WRITTEN TASK
From the material below, pull out every line that contains the word "white", where uppercase and lowercase count as different.

DATASET ROWS
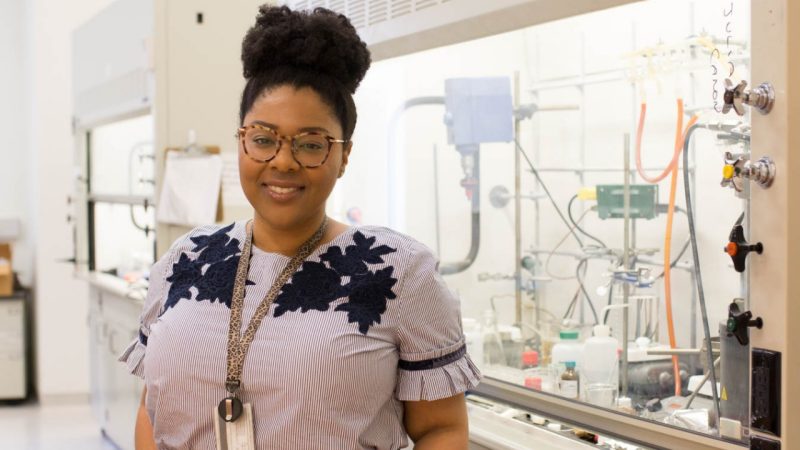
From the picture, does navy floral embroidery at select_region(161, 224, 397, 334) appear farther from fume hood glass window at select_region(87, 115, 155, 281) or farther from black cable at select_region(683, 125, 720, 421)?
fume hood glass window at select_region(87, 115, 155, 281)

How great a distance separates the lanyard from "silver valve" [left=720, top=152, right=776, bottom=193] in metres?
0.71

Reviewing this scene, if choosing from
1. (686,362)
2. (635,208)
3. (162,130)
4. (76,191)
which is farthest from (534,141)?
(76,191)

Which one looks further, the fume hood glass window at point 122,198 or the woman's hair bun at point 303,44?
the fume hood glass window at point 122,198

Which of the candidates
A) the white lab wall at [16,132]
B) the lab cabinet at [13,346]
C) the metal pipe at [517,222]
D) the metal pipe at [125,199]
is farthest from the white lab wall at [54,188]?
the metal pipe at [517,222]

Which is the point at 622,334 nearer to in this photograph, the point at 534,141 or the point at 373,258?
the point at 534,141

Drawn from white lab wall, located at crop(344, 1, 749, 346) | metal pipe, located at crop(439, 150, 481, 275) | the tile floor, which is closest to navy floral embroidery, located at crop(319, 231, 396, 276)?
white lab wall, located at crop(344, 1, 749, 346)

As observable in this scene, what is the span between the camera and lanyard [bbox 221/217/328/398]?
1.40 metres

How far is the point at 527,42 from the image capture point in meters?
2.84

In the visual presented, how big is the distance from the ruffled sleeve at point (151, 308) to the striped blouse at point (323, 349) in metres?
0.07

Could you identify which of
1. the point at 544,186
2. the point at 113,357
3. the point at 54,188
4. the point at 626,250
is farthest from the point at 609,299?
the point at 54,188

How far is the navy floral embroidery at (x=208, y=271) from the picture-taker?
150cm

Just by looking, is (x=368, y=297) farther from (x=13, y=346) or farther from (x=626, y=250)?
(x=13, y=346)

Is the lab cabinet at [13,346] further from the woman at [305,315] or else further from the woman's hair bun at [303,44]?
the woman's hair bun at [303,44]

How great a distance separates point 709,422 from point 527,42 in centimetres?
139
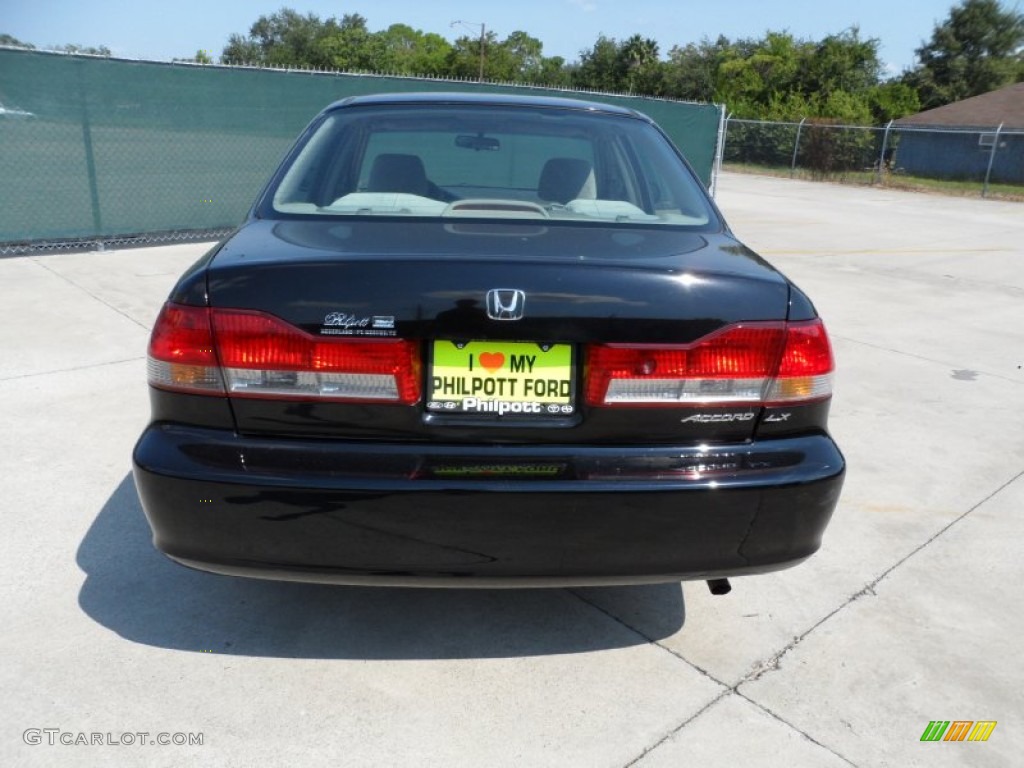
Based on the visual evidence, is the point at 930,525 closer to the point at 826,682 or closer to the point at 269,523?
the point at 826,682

==

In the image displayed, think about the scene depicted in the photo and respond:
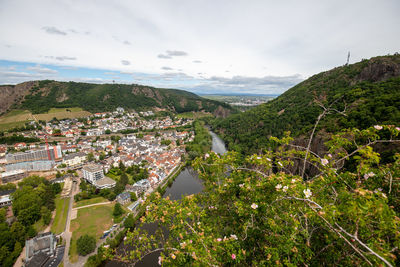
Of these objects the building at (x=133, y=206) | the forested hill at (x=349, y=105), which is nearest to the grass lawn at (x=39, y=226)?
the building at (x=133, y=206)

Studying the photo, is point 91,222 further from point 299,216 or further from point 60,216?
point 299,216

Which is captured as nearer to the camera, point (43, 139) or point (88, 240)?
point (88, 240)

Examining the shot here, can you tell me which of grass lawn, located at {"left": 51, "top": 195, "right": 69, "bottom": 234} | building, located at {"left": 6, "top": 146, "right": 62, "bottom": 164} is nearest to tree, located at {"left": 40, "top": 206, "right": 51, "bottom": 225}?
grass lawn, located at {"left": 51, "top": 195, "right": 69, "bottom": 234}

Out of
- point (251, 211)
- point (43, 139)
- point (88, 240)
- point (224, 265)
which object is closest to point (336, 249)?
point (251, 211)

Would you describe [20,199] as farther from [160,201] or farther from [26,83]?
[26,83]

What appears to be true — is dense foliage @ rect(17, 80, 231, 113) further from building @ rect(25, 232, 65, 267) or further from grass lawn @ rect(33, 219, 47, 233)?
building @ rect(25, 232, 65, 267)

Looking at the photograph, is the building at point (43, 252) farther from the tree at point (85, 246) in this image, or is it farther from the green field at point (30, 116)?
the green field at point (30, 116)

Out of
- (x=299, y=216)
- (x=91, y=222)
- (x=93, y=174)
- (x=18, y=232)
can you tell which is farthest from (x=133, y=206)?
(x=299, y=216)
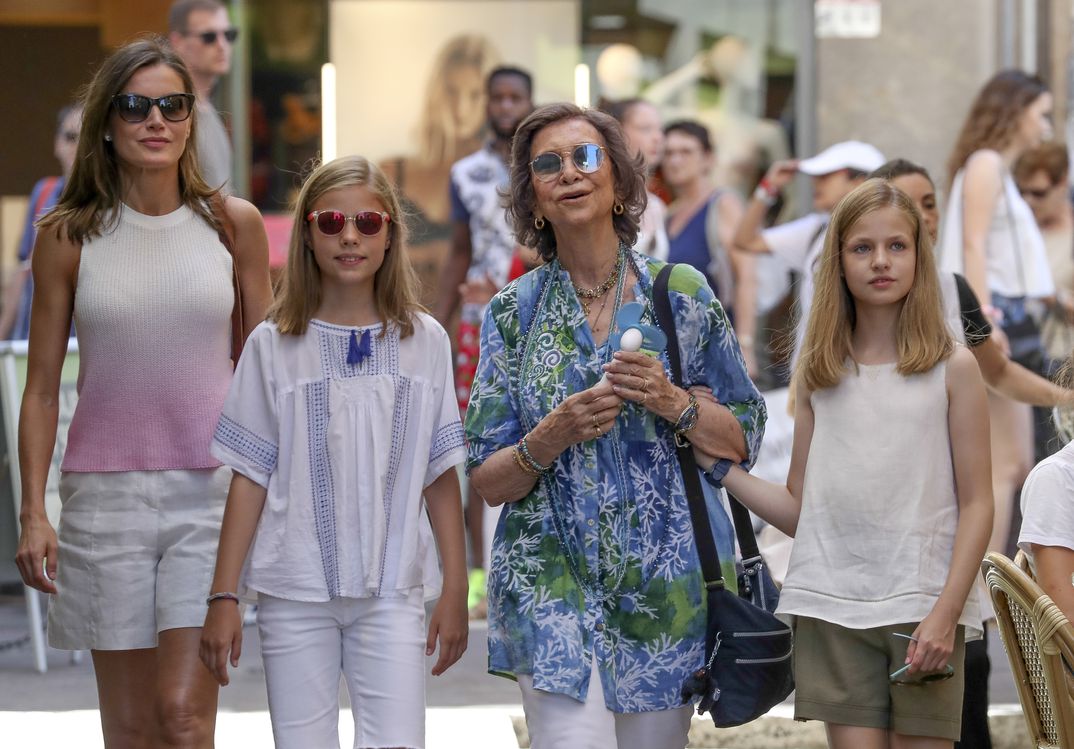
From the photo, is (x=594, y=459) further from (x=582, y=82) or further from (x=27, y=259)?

OUTPUT BELOW
A) the white lab wall at [16,132]
is farthest from the white lab wall at [54,188]?
Drawn from white lab wall, located at crop(344, 1, 749, 346) | metal pipe, located at crop(439, 150, 481, 275) | the tile floor, which is closest to navy floral embroidery, located at crop(319, 231, 396, 276)?
white lab wall, located at crop(344, 1, 749, 346)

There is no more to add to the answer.